[Raw records]
------------------------
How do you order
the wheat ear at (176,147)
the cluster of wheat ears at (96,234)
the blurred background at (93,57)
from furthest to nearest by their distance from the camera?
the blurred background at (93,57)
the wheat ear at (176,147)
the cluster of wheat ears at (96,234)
------------------------
* _Goal of the exercise_: Copy the records above line for line, without changing anything.

* _Result for this exercise_:
How do you order
the wheat ear at (176,147)
the cluster of wheat ears at (96,234)
the blurred background at (93,57)
from furthest to nearest by their distance from the camera?
the blurred background at (93,57)
the wheat ear at (176,147)
the cluster of wheat ears at (96,234)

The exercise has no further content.